After over 1,000 deaths and the destruction of the southern Philippine city, the government has announced that they will begin a gradual pullout from Marawi.
“We now announce the termination of all combat operations in Marawi,” Defense Secretary Delfin Lorenzana told reporters on the sidelines of a regional security meeting in Clark, a northern Philippine city.
The remaining terrorists, who were no longer holding any hostages, were cornered into one building yesterday before being killed by the military. At least 42 bodies of suspected terrorists were recovered from the final battle site.
Last Tuesday, President Rodrigo Duterte had already declared Marawi “liberated” after Islamic State leaders Omar Maute and Isnilon were killed in a firefight with the military.
Lorenzana said there were no more militants, known locally as coming from the Maute group.
“Those are the last group of stragglers of Mautes and they were caught in one building and so there was a firefight so they were finished,” he said
“All terrorists, fighting troops. All hostages have been recovered.”
Hundreds of gunmen who had pledged allegiance to IS rampaged through Marawi, the Islamic capital of the mainly Catholic Philippines, on May 23, then took over parts of the city using civilians as human shields.
President Rodrigo Duterte and security analysts said the militants were trying to establish a Southeast Asian caliphate in Marawi.
U.S. Defense Secretary James Mattis on Monday praised the Philippines for its success in Marawi.

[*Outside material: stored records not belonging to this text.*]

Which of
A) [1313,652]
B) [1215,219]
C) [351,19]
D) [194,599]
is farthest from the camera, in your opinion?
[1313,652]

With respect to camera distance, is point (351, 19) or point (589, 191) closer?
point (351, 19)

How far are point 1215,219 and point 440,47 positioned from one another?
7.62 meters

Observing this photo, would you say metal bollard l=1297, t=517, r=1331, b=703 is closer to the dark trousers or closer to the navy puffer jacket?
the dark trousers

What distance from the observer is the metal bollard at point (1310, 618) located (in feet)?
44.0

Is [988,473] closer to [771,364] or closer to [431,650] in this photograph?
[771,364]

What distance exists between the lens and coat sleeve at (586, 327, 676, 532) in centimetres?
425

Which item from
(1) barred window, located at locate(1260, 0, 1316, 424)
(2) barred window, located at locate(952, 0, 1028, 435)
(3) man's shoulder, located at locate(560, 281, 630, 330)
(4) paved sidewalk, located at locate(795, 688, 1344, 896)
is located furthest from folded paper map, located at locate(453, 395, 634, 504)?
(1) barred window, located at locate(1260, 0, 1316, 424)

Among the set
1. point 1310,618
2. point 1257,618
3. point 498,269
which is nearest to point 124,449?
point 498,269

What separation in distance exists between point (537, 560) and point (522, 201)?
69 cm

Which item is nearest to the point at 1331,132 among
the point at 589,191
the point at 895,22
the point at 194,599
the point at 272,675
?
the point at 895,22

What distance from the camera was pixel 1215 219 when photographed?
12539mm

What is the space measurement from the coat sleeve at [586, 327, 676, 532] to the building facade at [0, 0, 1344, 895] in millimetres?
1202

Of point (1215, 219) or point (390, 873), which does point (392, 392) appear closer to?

“One of the first things I’m going to do when I get there is commend the Philippine military for liberating Marawi from the terrorists,” Mattis told reporters on board a flight to the Philippines to attend the security meeting in Clark.
“It was a very tough fight as you know in southern Mindanao. And I think the Philippine military sends a very strong message to the terrorists.”
Hapilon and Maute, along with hundreds of other militants, had been able to evade near daily bombing raids, according to the military.
Many of the country’s Muslim minority call Marawi home.
The nation’s biggest Muslim rebel group, the Moro Islamic Liberation Front (MILF), is in talks with the government to end a rebellion that began in the 1970s and has claimed more than 120,00 lives.
The military campaign to evict the militants claimed more than 1,000 lives and displaced over 400,000 residents.
President Rodrigo Duterte said last week that he has ordered the creation of a task force that will deal with the rehabilitation of Marawi with at least a PHP20-billion (US$390 million) budget.